(Stored entries)
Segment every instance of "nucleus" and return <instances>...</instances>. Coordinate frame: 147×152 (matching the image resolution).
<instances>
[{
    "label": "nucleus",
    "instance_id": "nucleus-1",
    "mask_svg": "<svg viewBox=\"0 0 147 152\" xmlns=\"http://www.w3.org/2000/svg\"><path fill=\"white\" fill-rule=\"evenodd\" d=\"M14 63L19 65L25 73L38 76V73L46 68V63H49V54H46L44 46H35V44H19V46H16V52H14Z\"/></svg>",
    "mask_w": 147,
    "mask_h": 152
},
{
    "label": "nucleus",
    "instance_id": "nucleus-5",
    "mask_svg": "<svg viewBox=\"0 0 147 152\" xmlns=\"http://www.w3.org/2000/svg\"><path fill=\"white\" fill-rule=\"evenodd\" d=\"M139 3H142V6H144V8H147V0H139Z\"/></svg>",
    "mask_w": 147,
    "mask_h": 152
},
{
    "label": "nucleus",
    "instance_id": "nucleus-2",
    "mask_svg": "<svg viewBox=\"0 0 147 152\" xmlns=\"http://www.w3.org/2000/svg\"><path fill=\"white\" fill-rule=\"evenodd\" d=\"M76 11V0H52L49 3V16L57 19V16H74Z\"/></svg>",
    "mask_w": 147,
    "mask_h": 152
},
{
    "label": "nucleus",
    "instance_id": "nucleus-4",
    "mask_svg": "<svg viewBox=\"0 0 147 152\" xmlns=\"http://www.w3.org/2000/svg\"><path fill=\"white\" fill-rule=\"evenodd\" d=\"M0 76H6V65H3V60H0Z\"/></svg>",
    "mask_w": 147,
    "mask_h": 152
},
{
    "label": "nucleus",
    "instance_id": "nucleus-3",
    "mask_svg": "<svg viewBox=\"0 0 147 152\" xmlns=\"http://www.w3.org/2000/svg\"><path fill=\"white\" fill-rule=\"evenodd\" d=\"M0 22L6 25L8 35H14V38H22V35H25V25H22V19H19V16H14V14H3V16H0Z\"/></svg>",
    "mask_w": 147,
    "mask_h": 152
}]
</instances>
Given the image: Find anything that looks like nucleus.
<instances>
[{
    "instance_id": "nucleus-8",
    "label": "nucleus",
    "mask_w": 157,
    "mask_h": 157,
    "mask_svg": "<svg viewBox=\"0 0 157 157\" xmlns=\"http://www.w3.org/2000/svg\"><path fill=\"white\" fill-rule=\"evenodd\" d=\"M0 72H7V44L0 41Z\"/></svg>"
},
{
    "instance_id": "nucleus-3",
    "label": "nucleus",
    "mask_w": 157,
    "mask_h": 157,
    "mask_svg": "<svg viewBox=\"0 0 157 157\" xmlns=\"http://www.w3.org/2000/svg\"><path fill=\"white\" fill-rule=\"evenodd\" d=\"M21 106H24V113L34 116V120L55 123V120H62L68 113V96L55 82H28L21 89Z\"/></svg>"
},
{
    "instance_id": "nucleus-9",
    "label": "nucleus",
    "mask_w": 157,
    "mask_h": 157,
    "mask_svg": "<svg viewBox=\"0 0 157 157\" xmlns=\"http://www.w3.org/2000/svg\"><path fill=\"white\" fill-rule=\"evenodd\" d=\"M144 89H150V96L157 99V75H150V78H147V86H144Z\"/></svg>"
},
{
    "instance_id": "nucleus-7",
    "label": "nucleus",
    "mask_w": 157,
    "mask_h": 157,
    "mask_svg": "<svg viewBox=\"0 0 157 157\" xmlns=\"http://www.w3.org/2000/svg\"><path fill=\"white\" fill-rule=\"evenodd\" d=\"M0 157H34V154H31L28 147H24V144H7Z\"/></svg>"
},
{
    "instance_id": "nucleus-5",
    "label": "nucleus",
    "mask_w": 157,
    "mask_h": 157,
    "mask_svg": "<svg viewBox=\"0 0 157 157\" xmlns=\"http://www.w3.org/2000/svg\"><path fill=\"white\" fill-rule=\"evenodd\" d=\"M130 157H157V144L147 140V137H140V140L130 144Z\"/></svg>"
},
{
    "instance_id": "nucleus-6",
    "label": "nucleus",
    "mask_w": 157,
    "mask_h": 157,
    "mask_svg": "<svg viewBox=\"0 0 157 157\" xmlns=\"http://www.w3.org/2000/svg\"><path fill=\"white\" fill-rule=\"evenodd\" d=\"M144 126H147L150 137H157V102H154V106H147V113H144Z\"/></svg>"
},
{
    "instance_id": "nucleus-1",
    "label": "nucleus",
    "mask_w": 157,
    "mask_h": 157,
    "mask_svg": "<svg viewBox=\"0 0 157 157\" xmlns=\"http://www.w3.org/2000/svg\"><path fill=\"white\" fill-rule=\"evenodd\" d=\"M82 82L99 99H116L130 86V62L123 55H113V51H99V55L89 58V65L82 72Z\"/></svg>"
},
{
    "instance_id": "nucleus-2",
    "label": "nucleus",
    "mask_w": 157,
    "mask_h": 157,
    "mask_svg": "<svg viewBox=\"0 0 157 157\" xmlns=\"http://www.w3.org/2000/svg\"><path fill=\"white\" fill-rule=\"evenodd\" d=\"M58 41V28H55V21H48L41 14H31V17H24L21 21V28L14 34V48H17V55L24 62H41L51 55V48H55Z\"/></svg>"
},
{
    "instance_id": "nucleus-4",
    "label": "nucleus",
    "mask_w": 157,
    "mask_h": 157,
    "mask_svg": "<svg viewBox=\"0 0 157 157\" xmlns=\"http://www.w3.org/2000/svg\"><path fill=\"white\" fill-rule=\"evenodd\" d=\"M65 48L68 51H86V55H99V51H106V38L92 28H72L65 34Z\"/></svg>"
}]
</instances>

*Written request*. How many lines of the data above contain the string "image"? Case counts. Give only the number.

*Output of the exercise*. 2